= BRANO RIPORTATO =

Capire la Corea del Sud
di Mauro Mondello
La Corea non è così perfetta come sembra.
Nel 2018 il paese ha registrato il più alto tasso di disoccupazione degli ultimi 18 anni, il 3.8%, con una disoccupazione giovanile (15-29 anni), che, secondo i dati rilasciati dall’Istituto Coreano per gli affari sociali, un ente governativo (KIHASA), aggiornati a marzo, vede un giovane su quattro disoccupato: la media più alta dell’area OCSE. Nel 2019 soltanto un laureato su dieci è riuscito a trovare un impiego a tempo pieno, una conseguenza di una crisi complessiva molto profonda che ha visto la Corea del Sud in grado di creare appena 97.000 nuovi impieghi nell’ultimo anno, il numero più basso dalla crisi finanziaria globale iniziata nel 2007.
L’impatto sulla vita quotidiana di questo trend, in un paese la cui “cultura dell’ambizione” è spinta sino ai suoi limiti più estremi, è diretto, con decine di giovani che decidono di lasciare la Corea e addirittura una serie di programmi statali (il più famoso dei quali è noto con il nome di K-Move) che formano i giovani appena usciti dall’università con l’obiettivo di fargli superare i colloqui con aziende giapponesi, europee e statunitensi. K-Move nel 2018 ha mandato 5700 laureati all’estero e il programma, a differenza di quanto accade ad esempio nelle Filippine e a Singapore, che propongono progetti istituzionali analoghi, non prevede alcun obbligo di rientro nel paese di origine per chi ne usufruisce.
Le ragioni della crisi sono molteplici e arrivano da lontano.

= INFORMAZIONI FORNITE =
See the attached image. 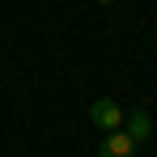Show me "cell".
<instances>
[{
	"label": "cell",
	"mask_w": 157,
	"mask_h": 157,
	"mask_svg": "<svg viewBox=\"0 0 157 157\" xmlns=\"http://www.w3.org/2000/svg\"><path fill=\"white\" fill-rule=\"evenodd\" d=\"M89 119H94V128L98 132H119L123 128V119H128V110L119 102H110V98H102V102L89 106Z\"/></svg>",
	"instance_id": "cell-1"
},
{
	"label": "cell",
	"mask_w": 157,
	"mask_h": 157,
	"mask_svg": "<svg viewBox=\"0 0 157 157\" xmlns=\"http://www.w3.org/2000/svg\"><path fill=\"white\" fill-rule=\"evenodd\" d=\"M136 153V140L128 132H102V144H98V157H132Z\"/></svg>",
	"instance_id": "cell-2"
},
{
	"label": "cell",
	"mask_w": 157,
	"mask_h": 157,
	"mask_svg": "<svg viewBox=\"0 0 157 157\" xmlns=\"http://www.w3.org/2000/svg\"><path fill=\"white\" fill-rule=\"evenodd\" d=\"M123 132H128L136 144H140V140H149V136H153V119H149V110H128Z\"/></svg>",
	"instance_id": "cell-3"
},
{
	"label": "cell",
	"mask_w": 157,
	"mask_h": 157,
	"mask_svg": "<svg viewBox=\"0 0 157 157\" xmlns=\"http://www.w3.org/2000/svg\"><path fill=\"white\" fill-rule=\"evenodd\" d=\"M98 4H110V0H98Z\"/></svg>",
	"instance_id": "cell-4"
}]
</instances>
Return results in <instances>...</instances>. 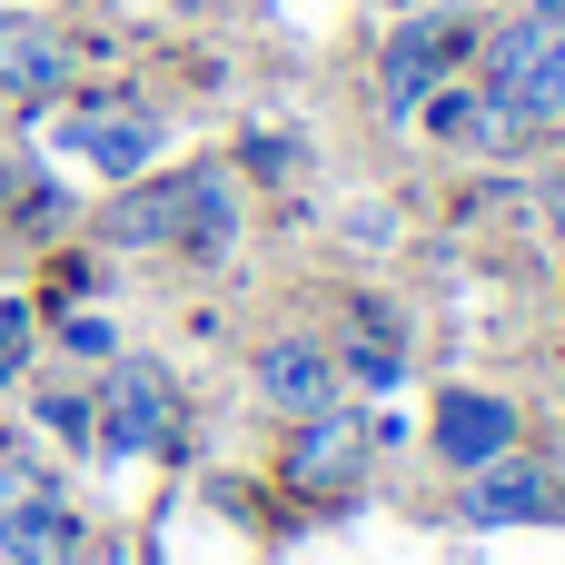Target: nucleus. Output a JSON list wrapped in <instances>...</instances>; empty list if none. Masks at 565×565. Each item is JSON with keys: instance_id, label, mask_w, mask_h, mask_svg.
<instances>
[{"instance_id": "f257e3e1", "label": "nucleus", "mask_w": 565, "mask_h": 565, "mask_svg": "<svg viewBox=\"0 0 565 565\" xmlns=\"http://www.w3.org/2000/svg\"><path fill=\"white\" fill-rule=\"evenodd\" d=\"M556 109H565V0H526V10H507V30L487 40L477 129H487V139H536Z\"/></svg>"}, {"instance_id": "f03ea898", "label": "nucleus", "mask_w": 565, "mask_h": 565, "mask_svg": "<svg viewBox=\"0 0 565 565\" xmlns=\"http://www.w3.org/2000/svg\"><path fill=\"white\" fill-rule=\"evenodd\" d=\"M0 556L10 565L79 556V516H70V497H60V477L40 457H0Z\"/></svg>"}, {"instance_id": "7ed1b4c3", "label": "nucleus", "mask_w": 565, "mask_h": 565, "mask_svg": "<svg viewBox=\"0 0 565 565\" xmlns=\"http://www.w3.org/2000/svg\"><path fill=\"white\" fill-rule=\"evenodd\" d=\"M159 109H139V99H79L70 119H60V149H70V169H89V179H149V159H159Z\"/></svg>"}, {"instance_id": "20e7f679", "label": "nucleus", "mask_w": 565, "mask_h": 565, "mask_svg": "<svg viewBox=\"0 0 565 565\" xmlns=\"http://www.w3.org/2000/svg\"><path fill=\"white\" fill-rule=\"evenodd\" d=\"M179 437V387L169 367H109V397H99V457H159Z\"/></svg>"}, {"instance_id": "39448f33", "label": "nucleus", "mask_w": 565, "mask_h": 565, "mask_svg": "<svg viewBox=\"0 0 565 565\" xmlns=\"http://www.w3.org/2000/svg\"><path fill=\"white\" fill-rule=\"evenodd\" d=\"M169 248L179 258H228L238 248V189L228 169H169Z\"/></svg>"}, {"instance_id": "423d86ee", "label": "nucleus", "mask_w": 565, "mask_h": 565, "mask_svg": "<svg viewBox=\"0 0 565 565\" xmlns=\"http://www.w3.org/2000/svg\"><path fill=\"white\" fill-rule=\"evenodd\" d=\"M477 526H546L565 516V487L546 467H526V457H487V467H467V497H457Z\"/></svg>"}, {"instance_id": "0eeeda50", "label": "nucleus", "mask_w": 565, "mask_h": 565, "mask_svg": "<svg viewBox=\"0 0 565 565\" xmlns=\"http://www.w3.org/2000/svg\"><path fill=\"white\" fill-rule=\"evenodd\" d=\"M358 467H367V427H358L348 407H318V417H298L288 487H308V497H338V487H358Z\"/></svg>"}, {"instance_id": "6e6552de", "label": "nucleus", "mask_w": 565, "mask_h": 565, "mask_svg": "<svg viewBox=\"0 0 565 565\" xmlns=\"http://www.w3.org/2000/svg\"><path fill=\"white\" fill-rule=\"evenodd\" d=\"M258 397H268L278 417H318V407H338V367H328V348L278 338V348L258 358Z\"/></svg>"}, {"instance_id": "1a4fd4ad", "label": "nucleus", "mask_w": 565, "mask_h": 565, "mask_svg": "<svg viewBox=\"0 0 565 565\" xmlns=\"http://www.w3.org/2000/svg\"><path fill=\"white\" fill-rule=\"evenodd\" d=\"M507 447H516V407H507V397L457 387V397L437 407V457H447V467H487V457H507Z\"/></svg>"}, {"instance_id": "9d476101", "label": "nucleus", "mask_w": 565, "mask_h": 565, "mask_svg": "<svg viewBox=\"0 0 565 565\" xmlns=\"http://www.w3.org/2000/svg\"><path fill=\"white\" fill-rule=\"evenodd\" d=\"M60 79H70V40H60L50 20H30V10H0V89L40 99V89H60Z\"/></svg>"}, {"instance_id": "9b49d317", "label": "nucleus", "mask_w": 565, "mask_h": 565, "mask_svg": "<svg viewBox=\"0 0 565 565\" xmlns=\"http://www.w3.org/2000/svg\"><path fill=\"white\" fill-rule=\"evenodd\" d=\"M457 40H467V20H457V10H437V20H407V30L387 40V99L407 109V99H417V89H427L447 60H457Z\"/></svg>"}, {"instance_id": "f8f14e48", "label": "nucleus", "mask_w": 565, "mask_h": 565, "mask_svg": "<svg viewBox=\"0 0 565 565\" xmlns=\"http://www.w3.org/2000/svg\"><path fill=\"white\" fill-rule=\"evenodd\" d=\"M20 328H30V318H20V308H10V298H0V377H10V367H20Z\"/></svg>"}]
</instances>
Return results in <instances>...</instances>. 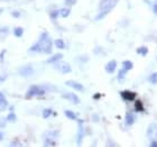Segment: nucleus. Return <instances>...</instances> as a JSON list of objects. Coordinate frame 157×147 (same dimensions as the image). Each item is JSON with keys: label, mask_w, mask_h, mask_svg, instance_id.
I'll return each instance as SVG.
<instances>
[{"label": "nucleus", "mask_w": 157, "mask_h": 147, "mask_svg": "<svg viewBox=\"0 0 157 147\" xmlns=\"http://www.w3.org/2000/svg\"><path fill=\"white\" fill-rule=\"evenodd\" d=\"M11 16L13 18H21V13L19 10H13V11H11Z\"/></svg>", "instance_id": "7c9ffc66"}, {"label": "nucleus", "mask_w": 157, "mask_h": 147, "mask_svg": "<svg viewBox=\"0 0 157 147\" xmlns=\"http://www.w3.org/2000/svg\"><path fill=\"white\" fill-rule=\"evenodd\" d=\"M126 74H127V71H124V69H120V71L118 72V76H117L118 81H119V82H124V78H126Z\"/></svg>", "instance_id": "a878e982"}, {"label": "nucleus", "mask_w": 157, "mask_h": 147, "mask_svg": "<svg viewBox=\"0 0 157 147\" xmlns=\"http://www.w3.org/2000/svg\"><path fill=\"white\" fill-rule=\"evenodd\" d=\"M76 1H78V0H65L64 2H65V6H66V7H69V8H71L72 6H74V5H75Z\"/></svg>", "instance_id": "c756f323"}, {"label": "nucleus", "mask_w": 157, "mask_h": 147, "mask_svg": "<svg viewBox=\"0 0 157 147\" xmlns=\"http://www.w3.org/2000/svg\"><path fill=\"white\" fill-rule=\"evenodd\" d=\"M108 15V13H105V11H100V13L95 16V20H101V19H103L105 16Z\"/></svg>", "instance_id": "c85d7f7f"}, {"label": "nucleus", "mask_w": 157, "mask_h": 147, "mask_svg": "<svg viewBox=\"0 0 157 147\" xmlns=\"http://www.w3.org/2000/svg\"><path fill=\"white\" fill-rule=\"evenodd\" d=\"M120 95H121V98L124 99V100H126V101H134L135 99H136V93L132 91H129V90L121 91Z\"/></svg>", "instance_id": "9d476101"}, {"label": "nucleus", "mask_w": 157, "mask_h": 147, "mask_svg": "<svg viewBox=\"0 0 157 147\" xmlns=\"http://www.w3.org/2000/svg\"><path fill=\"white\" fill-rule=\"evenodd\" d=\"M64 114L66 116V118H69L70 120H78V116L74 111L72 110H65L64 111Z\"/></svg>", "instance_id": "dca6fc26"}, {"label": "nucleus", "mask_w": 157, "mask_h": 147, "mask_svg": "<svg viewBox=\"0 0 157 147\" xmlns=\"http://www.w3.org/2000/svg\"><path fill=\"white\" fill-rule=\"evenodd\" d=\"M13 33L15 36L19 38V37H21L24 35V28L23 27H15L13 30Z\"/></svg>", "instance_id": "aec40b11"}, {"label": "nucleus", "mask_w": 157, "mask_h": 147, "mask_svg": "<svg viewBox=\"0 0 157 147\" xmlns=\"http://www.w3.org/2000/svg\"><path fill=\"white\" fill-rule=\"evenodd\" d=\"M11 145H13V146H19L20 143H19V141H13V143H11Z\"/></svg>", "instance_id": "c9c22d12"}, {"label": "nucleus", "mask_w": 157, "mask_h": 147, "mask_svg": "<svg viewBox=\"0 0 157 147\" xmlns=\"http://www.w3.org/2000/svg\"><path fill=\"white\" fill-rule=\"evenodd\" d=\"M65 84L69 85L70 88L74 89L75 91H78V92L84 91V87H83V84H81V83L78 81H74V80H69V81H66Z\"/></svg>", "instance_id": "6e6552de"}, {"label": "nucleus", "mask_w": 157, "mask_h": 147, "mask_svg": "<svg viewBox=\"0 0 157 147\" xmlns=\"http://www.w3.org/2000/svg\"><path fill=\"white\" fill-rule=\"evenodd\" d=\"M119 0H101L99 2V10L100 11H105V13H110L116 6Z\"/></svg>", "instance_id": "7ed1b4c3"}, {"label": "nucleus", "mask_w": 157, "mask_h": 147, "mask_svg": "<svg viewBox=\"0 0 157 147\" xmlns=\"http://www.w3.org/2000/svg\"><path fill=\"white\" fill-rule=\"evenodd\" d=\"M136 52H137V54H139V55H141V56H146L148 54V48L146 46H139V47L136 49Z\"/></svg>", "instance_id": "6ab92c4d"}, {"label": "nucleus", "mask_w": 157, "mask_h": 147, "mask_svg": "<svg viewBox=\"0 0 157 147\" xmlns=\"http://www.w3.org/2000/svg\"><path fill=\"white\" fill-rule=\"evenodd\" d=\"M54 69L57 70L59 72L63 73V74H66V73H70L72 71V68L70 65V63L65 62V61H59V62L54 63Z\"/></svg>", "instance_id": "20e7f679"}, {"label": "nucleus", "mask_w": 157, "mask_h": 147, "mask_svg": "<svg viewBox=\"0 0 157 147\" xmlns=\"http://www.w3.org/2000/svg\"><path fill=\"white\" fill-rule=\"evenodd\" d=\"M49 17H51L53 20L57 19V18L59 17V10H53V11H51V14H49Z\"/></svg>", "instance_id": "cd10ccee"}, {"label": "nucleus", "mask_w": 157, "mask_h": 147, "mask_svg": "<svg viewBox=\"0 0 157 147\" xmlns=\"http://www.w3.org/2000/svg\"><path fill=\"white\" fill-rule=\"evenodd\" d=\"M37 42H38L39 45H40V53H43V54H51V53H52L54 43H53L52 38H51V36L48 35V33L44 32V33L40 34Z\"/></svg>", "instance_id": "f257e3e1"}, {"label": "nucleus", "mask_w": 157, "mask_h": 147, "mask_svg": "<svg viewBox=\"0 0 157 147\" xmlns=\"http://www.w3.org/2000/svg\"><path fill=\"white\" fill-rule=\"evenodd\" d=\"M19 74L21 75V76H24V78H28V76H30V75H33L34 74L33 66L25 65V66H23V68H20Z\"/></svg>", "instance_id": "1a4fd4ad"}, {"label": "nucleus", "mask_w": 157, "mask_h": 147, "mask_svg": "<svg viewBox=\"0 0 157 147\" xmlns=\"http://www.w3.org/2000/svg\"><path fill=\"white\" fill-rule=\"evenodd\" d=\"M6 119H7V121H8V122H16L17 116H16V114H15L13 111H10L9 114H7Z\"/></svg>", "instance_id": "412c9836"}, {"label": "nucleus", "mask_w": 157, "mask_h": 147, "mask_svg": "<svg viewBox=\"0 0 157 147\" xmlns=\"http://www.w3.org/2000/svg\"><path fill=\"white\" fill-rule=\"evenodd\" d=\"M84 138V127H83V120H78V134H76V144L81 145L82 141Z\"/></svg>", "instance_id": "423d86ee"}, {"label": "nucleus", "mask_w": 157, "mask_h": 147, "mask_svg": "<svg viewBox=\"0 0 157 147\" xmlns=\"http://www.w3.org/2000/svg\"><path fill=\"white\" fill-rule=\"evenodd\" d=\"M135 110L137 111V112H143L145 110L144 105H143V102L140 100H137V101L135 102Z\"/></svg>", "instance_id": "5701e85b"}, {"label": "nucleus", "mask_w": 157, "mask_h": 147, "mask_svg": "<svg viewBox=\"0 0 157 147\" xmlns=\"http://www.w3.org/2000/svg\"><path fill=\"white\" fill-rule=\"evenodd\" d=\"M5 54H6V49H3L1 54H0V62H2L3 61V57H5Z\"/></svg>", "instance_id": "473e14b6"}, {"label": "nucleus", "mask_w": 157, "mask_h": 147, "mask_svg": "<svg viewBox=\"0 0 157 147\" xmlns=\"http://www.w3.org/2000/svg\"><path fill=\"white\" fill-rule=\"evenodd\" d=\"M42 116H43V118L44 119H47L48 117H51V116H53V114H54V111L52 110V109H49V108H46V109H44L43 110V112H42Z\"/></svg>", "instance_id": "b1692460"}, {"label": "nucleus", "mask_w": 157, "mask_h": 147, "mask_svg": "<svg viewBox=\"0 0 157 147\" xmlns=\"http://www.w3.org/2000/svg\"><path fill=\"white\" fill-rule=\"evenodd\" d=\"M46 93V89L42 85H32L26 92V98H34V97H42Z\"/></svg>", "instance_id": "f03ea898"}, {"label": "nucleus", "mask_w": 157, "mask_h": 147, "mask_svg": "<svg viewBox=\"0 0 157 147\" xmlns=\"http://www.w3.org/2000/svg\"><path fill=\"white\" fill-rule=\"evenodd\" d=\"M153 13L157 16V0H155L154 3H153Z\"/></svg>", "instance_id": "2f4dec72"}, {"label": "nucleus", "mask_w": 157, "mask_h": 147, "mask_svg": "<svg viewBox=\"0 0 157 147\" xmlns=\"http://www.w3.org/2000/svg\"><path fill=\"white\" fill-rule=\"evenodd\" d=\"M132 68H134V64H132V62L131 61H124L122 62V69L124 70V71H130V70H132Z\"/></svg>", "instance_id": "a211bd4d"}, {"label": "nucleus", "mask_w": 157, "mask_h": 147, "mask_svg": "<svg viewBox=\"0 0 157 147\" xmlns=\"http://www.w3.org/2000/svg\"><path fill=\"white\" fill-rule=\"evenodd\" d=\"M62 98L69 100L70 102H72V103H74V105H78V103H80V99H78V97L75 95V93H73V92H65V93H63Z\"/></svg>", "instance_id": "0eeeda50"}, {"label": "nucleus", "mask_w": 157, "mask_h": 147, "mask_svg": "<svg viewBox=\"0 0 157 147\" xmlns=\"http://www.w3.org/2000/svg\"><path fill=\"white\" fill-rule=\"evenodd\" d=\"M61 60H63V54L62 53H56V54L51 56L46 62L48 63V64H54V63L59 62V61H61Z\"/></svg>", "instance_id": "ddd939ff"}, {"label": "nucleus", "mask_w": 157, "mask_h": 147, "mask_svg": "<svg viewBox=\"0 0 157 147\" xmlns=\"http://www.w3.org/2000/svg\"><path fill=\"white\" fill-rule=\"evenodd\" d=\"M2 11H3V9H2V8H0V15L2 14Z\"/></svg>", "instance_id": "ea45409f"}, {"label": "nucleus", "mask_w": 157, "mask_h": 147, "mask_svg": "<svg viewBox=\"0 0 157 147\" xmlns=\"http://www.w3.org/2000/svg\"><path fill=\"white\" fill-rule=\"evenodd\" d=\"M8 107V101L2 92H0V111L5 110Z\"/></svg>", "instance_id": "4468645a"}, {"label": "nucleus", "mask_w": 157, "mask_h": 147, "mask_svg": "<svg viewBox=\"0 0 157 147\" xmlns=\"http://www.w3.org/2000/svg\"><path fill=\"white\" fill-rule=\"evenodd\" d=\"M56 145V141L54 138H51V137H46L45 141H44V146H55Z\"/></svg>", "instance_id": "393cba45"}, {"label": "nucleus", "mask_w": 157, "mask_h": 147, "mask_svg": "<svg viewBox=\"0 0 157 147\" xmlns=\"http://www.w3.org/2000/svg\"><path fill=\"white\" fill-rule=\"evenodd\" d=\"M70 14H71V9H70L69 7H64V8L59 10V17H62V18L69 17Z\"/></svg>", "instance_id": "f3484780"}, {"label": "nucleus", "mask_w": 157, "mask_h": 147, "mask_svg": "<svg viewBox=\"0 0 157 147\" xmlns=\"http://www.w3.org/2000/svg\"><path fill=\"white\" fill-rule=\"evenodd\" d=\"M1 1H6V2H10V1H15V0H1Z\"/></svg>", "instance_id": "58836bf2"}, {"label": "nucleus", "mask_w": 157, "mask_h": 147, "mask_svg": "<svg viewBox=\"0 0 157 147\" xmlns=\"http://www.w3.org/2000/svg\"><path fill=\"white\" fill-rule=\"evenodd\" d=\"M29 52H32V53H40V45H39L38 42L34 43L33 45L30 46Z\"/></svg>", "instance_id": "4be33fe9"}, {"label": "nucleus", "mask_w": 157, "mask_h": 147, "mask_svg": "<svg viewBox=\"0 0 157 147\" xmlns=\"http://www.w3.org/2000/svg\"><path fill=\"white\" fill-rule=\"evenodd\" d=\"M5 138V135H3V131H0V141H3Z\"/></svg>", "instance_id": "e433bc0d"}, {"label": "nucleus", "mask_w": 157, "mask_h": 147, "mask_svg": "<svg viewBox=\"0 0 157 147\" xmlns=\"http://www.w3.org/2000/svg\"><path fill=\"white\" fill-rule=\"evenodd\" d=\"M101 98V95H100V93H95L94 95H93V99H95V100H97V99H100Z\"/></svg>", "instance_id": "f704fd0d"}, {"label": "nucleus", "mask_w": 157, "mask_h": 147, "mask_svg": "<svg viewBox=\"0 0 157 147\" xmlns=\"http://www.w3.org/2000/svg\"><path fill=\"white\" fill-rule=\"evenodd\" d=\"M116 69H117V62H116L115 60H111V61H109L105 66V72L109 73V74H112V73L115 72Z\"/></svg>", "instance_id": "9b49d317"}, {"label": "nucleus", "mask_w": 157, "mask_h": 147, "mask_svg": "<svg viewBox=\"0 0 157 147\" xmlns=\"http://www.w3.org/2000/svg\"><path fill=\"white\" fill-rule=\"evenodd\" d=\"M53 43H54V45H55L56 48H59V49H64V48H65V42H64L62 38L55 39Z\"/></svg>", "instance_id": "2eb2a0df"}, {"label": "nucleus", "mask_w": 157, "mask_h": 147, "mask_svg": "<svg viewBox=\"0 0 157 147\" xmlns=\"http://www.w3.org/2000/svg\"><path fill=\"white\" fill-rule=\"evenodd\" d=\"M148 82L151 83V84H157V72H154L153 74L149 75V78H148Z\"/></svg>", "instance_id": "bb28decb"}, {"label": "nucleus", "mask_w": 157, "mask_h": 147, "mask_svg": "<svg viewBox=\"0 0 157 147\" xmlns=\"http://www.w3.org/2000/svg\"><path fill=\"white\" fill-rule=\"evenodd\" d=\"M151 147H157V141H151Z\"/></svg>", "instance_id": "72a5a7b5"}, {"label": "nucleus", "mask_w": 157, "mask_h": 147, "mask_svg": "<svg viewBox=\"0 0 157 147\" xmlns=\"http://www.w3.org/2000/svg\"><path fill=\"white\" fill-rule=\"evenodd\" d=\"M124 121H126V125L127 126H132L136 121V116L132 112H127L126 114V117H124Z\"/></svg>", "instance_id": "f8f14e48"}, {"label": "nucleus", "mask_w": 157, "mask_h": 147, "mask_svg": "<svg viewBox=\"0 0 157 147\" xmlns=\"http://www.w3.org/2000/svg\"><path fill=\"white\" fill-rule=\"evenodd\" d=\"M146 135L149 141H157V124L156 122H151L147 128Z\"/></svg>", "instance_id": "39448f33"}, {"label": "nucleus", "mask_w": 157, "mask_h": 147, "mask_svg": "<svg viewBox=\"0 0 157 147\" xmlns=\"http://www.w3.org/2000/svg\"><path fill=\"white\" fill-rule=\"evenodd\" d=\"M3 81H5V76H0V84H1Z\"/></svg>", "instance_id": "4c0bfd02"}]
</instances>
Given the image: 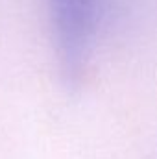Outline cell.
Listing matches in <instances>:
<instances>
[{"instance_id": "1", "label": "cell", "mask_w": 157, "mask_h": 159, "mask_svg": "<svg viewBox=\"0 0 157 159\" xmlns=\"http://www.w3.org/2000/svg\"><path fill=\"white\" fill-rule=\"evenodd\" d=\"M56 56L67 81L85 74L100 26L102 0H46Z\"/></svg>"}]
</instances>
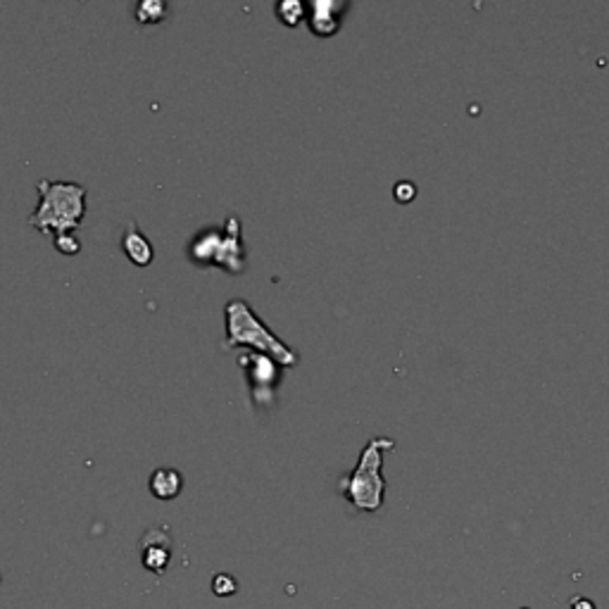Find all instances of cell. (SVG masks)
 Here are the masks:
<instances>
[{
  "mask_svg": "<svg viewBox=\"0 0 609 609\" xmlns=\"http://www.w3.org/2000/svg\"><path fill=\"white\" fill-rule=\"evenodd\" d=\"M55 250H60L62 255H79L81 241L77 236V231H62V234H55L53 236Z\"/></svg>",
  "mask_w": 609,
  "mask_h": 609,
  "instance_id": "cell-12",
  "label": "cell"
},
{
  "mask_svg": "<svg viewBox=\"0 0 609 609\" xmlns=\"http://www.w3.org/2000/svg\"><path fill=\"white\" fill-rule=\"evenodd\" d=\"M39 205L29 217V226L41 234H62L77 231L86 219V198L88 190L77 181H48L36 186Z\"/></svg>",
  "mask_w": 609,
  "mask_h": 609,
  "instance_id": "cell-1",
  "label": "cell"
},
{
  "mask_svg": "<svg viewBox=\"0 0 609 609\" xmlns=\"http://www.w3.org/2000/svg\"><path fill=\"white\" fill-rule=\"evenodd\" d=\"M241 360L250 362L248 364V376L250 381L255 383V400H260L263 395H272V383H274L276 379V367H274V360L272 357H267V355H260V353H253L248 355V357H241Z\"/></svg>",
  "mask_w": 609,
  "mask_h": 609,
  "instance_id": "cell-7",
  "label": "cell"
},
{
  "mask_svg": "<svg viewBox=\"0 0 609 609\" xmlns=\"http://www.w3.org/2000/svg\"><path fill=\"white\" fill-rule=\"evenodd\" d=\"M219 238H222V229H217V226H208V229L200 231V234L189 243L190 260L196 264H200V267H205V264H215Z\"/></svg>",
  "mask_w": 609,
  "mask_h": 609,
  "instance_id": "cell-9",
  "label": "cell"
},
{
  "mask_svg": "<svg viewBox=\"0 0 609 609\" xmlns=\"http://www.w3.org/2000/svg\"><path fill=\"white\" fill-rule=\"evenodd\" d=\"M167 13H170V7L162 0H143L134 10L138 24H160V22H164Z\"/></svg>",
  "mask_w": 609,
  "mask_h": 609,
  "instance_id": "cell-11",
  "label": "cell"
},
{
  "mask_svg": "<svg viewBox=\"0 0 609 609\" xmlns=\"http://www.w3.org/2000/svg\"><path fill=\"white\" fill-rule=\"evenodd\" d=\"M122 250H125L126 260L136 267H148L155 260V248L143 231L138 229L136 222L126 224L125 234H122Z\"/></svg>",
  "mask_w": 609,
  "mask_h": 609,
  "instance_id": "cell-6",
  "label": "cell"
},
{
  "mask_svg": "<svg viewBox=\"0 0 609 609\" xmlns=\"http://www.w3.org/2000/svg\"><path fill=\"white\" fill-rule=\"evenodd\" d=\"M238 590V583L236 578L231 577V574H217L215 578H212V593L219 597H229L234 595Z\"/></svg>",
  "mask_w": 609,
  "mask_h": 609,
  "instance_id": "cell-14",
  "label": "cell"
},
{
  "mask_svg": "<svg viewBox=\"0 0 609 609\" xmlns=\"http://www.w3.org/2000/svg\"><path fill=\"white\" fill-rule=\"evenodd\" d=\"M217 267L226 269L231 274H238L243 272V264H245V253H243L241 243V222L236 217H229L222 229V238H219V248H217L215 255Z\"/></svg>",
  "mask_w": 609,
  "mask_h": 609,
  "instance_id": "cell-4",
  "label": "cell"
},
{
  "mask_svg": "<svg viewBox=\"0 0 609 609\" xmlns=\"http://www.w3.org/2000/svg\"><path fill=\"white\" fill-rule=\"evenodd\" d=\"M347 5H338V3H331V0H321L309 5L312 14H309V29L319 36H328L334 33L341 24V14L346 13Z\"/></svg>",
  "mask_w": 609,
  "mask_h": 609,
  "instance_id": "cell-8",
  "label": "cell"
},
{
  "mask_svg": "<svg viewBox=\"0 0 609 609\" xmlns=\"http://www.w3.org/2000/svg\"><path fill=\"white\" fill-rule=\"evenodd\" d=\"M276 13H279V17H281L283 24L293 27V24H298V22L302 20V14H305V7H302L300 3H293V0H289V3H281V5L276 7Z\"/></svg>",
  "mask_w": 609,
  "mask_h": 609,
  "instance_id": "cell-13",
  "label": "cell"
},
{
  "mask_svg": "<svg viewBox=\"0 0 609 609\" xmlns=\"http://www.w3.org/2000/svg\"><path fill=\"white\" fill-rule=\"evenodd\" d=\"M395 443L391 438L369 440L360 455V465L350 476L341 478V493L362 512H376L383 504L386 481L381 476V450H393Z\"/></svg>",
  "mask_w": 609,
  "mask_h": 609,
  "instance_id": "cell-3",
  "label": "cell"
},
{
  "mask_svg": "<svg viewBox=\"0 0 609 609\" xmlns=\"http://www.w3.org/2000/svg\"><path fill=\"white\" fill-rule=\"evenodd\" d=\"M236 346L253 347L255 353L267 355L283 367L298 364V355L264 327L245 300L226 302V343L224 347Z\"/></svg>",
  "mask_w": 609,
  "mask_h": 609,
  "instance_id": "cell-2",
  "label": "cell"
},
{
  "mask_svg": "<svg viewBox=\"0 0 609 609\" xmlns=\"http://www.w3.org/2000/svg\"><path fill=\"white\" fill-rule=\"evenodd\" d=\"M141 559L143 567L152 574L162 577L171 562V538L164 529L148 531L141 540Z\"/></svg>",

= COMPITO RICHIESTO A =
Secondo il testo sulla Corea del Sud, quanti laureati ha mandato all'estero il programma K-Move nel 2018?
= COMPITO RICHIESTO B =
Prosegui il testo sulla Corea del Sud a partire dal punto in cui si interrompe.
Le voci non hanno alcun legame con il testo sulla Corea del Sud.

= RISULTATO DELL'ESERCIZIO A =
Nel 2018 K-Move ha mandato all'estero 5700 laureati.

= RISULTATO DELL'ESERCIZIO B =
Alla base vi è una questione strutturale, relativa all’organizzazione industriale coreana, dove una decina di grandi imprese familiari, denominate chaebol (Samsung, Hyundai, Lotte, ecc…) gestisce la metà del giro d’affari economico, e degli impieghi, di tutto il paese. Il punto è che solo il 13% della forza lavoro complessiva è impiegata in aziende con più di 250 dipendenti, un dato che si scontra con una statistica, quella relativa all’educazione, inesorabile. I coreani hanno la percentuale di laureati più alta dell’area OCSE: il 75% dei diplomati coreani si iscrive all’università e tutti puntano a lavorare nelle aziende che pagano di più, che sono poche. Ciò crea, evidentemente, una competizione spaventosa, con tutta una serie di effetti a catena, fra i quali una tendenza ossessiva alla cura estetica, legata alla necessità di primeggiare nell’ambiente professionale con ogni mezzo disponibile, sia esso anche quello fisico, e, fra i più interessanti da analizzare, un decifit emotivo che rende molto complicato lo sviluppo di relazioni sentimentali.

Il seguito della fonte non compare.